_PROBLEM TO SOLVE_
Retype the data below exactly; skip every image.

_DATA EXCERPT_
# # #

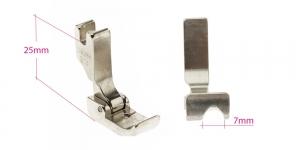 Kõrge kruvikinnitusega (tööstusliku õmblusmasina standard) paspuaalkanditald, 7 mm, renn paremal, KL0849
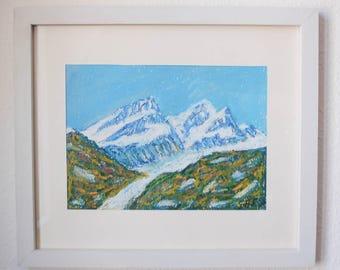 Swiss mountains glacier Rimpfischhorn and Strahlhorn, Zermatt - Switzerland art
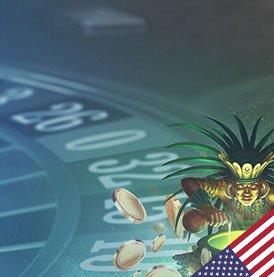 top-sites/casino-max-legit-us-review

# # #

_TASK ANSWER_
 Kõrge kruvikinnitusega (tööstusliku õmblusmasina standard) paspuaalkanditald, 7 mm, renn paremal, KL0849
 Swiss mountains glacier Rimpfischhorn and Strahlhorn, Zermatt - Switzerland art
 top-sites/casino-max-legit-us-review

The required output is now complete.